K.G. : Ce Grenelle a le mérite d’exister. Le nombre de plaintes a ensuite singulièrement augmenté. Non pas qu’il y ait eu plus de faits de violences, mais celles-ci ont été davantage dénoncées par les femmes qui en sont victimes. Des cellules départementales spécifiquement dédiées aux violences ont été créées. Des observatoires ont été mis en place. Ce n’est pas anodin : jusqu’à maintenant, on manquait de statistiques fiables pour distinguer les violences simples des violences conjugales. On se préoccupe des auteurs : 15 centres doivent être construits sur le territoire national, afin de faire en sorte que ce soit l’agresseur et non l’agressée qui quitte son domicile. Cela serait une réelle avancée si l’ordonnance de protection, qui en théorie permet au juge aux affaires familiales d’éloigner l’auteur des violences du domicile, était davantage appliquée. Or la moitié des demandes sont rejetées. Par ailleurs, il se passe souvent un mois entre le moment où l’on saisit le juge et la date de l’audience. Pendant cette période, la femme se retrouve en danger, on sait que les passages à l’acte ont souvent lieu lors des séparations. Le décret du 27 mars 2020, pour raccourcir ce délai, énonce que le juge peut fixer lui-même une date d’audience sans délai lorsqu’il reçoit une demande d’ordonnance de protection. La voie de l’assignation est supprimée, les victimes sont donc censées se débrouiller toutes seules, alors qu’elles auraient au contraire grand besoin d’être accompagnées par un avocat formé. Sur le fond, cette ordonnance de protection reste subordonnée à des critères subjectifs. Les conditions sont restrictives. Il faut apporter la preuve d’un danger immédiat. Or si on a que des menaces, le problème de preuve n’est pas résolu. Le juge va osciller entre la présomption d’innocence et la mise en sécurité de la victime. Tant que l’ordonnance de protection sera si peu mise en pratique, je ne suis pas sûre que ces décrets et ce Grenelle permettront de faire évoluer les statistiques.

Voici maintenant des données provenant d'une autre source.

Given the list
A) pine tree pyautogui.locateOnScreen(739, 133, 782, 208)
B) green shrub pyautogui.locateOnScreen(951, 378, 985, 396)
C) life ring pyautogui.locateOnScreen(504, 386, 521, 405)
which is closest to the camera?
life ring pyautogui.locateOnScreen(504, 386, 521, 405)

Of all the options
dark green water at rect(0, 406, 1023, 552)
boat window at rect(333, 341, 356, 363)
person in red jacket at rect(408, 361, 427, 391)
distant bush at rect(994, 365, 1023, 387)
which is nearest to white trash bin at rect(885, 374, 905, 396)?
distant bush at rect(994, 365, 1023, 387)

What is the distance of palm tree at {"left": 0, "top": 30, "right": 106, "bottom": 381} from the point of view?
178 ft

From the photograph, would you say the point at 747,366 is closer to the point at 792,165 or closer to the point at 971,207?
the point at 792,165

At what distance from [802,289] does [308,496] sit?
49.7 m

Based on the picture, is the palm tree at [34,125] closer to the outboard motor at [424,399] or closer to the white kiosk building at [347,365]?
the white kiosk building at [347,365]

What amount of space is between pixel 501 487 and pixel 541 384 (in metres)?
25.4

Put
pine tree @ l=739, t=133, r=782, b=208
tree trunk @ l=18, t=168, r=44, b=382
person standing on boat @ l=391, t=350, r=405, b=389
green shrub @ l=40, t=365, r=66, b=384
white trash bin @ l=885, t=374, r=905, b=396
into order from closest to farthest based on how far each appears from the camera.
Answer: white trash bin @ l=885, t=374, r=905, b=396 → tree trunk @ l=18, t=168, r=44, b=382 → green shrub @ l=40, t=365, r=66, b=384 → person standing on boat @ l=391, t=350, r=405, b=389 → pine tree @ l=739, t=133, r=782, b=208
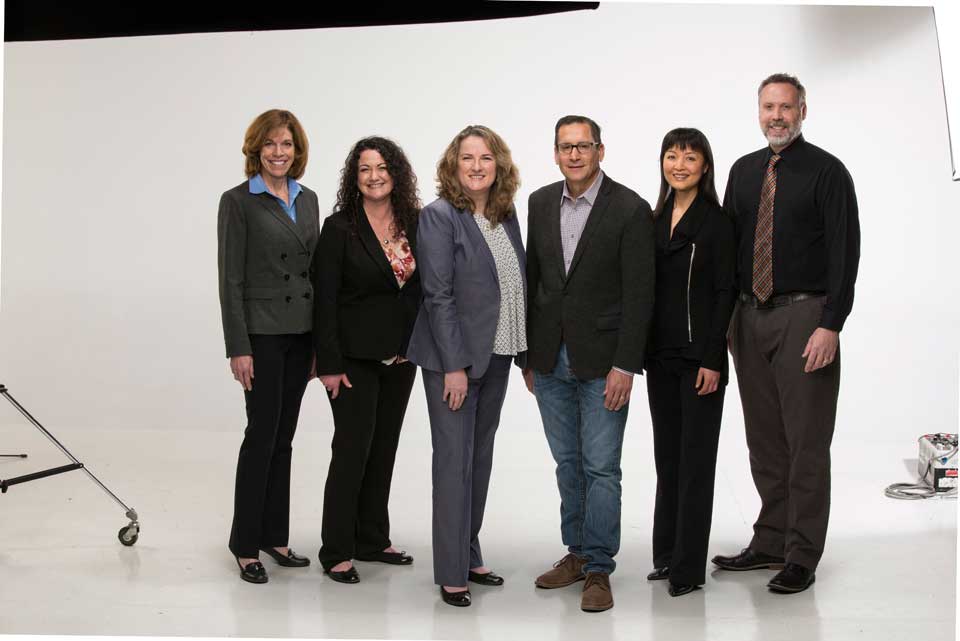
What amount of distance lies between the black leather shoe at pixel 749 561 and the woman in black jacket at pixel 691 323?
310mm

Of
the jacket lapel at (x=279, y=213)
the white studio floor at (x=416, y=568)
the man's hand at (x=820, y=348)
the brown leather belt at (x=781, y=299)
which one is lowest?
the white studio floor at (x=416, y=568)

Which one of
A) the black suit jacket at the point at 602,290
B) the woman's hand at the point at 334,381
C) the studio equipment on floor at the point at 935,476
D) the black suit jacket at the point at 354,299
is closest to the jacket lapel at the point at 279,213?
the black suit jacket at the point at 354,299

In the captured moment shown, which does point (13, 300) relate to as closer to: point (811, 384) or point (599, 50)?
point (599, 50)

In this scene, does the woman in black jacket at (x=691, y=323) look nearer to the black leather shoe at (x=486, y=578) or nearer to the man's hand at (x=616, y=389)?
the man's hand at (x=616, y=389)

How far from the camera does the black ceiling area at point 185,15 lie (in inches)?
164

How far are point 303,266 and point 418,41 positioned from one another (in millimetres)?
2573

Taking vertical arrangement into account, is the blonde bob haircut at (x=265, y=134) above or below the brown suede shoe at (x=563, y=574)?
above

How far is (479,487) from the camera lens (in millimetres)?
3871

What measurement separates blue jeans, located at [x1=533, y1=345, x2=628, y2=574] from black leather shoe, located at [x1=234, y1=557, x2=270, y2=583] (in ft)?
3.43

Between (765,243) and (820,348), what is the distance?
39 centimetres

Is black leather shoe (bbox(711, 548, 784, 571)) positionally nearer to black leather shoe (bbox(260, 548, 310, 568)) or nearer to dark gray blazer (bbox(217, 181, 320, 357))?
black leather shoe (bbox(260, 548, 310, 568))

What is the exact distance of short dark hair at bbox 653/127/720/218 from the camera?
3729mm

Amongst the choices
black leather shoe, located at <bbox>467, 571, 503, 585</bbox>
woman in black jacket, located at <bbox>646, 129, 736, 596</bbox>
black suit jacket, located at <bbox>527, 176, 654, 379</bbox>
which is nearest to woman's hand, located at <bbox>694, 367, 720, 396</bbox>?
woman in black jacket, located at <bbox>646, 129, 736, 596</bbox>

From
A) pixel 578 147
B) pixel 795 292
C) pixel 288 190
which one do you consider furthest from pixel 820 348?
pixel 288 190
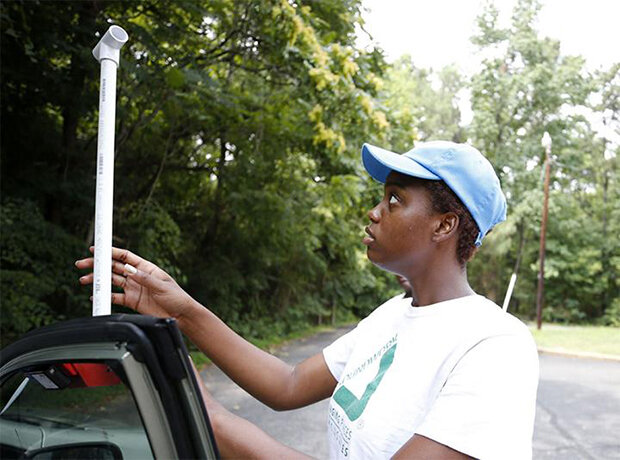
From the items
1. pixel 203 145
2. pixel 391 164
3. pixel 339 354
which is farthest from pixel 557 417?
pixel 203 145

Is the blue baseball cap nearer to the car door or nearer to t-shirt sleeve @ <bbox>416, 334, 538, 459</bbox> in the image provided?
t-shirt sleeve @ <bbox>416, 334, 538, 459</bbox>

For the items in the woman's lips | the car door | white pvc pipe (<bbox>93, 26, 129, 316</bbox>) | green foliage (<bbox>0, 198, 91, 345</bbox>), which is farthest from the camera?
green foliage (<bbox>0, 198, 91, 345</bbox>)

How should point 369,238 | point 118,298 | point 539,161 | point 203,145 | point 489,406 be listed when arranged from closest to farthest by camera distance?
1. point 489,406
2. point 369,238
3. point 118,298
4. point 203,145
5. point 539,161

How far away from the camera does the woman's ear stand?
4.96 ft

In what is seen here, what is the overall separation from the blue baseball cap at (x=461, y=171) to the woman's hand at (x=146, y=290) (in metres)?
0.70

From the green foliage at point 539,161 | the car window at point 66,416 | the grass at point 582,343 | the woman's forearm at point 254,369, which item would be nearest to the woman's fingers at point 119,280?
the woman's forearm at point 254,369

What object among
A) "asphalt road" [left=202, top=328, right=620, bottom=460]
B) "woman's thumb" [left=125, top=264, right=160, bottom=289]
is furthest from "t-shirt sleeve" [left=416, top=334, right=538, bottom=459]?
"asphalt road" [left=202, top=328, right=620, bottom=460]

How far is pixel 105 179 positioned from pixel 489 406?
0.95 m

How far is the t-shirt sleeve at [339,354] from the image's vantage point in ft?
5.98

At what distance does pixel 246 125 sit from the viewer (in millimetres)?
10164

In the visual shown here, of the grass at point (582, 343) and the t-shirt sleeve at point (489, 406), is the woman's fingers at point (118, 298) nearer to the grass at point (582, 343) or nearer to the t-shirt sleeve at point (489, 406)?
the t-shirt sleeve at point (489, 406)

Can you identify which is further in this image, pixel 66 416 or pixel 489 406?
pixel 66 416

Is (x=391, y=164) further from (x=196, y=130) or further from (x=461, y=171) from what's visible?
(x=196, y=130)

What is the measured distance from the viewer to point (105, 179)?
4.35ft
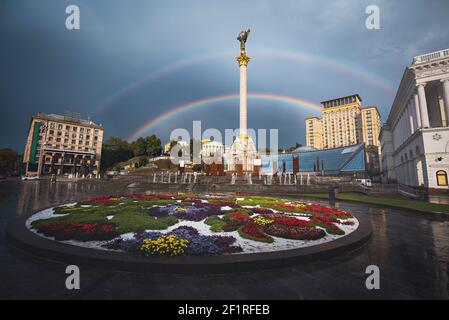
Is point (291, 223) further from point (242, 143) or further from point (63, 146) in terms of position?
point (63, 146)

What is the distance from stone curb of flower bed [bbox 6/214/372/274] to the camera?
14.8 feet

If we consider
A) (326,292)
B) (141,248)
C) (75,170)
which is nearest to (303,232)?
(326,292)

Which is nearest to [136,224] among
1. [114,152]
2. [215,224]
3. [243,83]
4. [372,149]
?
[215,224]

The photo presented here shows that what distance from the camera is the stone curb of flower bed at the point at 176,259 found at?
4.52 metres

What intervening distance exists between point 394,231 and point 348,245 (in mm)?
4304

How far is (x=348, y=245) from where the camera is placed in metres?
5.97

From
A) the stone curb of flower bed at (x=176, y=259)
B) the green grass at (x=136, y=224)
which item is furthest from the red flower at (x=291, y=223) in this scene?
the green grass at (x=136, y=224)

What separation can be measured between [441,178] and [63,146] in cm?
9630

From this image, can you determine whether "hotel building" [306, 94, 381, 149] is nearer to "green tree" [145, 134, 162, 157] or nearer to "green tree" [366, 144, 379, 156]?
"green tree" [366, 144, 379, 156]

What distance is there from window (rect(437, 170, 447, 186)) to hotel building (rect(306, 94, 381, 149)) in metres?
103

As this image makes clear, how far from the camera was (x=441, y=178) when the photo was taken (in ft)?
86.5

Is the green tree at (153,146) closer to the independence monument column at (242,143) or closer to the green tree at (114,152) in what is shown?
the green tree at (114,152)

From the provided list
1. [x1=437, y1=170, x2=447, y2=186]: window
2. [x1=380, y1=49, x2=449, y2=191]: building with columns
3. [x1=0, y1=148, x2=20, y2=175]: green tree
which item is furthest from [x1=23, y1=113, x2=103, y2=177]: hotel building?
[x1=437, y1=170, x2=447, y2=186]: window
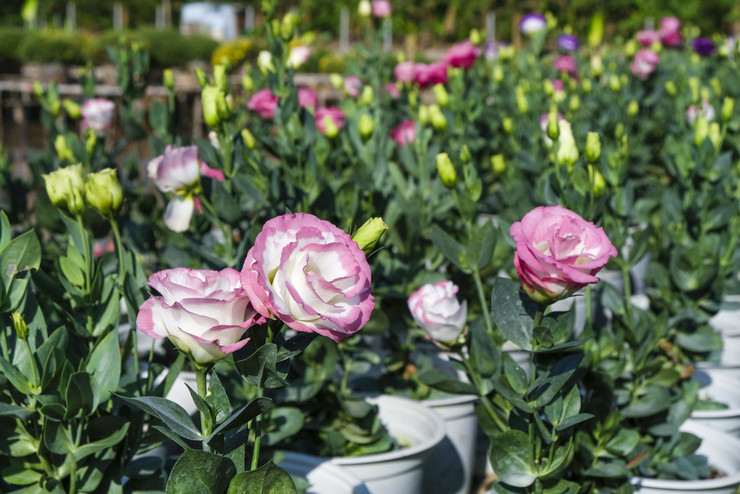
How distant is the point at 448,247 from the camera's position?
1.46 m

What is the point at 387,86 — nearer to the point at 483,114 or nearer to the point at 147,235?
the point at 483,114

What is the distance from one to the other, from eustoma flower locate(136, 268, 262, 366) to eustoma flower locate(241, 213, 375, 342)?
37 millimetres

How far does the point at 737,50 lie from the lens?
10.9ft

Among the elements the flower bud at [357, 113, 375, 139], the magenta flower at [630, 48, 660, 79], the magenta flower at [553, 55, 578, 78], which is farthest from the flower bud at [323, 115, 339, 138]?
the magenta flower at [553, 55, 578, 78]

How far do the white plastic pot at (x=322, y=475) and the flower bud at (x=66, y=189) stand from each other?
1.68ft

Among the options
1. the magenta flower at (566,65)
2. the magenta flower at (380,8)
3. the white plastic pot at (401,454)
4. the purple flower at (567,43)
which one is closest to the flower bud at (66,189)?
the white plastic pot at (401,454)

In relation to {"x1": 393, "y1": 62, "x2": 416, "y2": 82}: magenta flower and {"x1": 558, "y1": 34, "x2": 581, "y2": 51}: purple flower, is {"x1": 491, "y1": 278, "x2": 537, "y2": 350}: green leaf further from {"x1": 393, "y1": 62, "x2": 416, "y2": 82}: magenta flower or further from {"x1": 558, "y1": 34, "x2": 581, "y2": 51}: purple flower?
{"x1": 558, "y1": 34, "x2": 581, "y2": 51}: purple flower

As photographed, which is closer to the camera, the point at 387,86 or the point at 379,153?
the point at 379,153

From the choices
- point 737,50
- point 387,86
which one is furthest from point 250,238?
point 737,50

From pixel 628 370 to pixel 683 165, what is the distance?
A: 682mm

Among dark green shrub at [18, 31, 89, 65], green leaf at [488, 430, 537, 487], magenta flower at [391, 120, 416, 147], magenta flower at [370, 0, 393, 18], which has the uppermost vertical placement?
magenta flower at [370, 0, 393, 18]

H.M. : Il y a néanmoins eu des améliorations. Ce Grenelle a fait bouger les choses mais on en est aux balbutiements. Le dépôt de plainte notamment se fait de manière plus simple. Il en faudra d’autres. Ce qu’il faut, c’est continuer de parler des violences conjugales, au risque de lasser, jusqu’à ce que les mentalités changent. Dans les commissariats, je vois depuis cinq ans que cela a changé. Le découragement à la plainte était généralisé, il est devenu une exception. La levée partielle du secret médical, cela ne change pas grand-chose sur le fond car en situation d’atteinte vitale à la personne, le corps médical avait déjà la possibilité de passer outre son secret professionnel. Il n’empêche que le fait d’inscrire dans la loi, le 30 juillet dernier, qu’en matière de violences conjugales, un personnel soignant, un médecin ou un infirmier a la possibilité de signaler les violences, c’est une avancée énorme.

LPA : Que suggérez-vous pour mieux prendre en charge les victimes ?

K.G. : Pendant le confinement, les avocats ont mis eux-mêmes en place une permanence 24 heures sur 24 pour orienter les victimes. C’est une très bonne initiative. L’avocat doit être au cœur du dispositif d’aide. C’est lui qui sait techniquement ce que doit faire une femme victime pour s’en sortir et bénéficier d’une protection. À Nîmes, nous avons mis en place cette permanence nationale, en lien avec la permanence Via Femina Fama. Elle est composée d’une trentaine d’avocats. C’est un des éléments positifs conjugués du Grenelle et du confinement.

H.M. : Il faudrait que les professionnels qui accompagnent les femmes victimes de violences conjugales prennent l’habitude de travailler en réseau. L’avocat n’est pas psychologue, mais il doit connaître les réflexes d’un psychologue pour bien accueillir une victime et ne pas la décourager. Il reste bien sûr du chemin, mais on sent que les femmes se sentent mieux écoutées dernièrement. Auparavant, aucun dispositif ne leur était consacré. Elles hésitent moins à dénoncer depuis qu’elles sont encouragées à le faire.